Friday, March 14, 2014

Savouring the Sweetness of Entitlement

   “Don't hesitate to satisfy your needs; indeed, expand your needs and demand more.”
The Russian writer Fyodor Dostoyevsky expressed that greedy thought in his novel The Brothers Karamazov 125 years ago.
   Dostoyevsky’s words have become a mantra for politicians and others who consider themselves important enough to suck up entitlements as thoroughly as a sewer vacuums. Examples of demanding more and taking more stretch from sea to shining sea, notably in government and politics.
   There is the Canadian Senate expense account scandal, of course, and the outrage about Alberta Premier Aliston Redford’s air travel expenses. The Commissioner of the Royal Canadian Mounted Police apologized and had to pay back the cost of using on-duty RCMP officers as an honour guard for his marriage to a senior Ottawa bureaucrat.
   A fresh example is found at the Canadian Broadcasting Corp. Its president Hubert Lacroix has apologized for claiming $30,000 in expenses to which he wasn’t entitled. He says it was a careless error. If you can’t figure out your expense account, what are you doing running the CBC?

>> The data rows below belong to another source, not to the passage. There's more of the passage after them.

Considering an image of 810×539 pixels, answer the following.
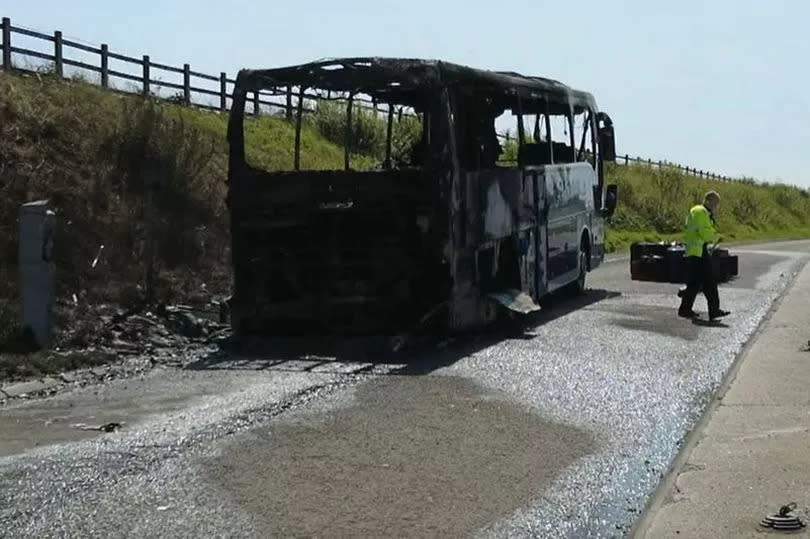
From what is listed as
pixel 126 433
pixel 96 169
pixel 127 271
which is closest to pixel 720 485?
pixel 126 433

   Also, it’s been revealed that the CBC’s millionaire news reader Peter Mansbridge took big bucks to speak to petroleum producers. The Toronto Sun said the speaking fee was $28,000. In my journalistic world the only people you take money from are your employers. Mansbridge said it’s OK because all his paid speaking engagements are cleared by CBC senior management, which includes the president who can’t figure out his own expenses correctly.
   We live in a country where the elite and people in power have become so blinded by entitlement that they have difficulty seeing the difference between right and wrong.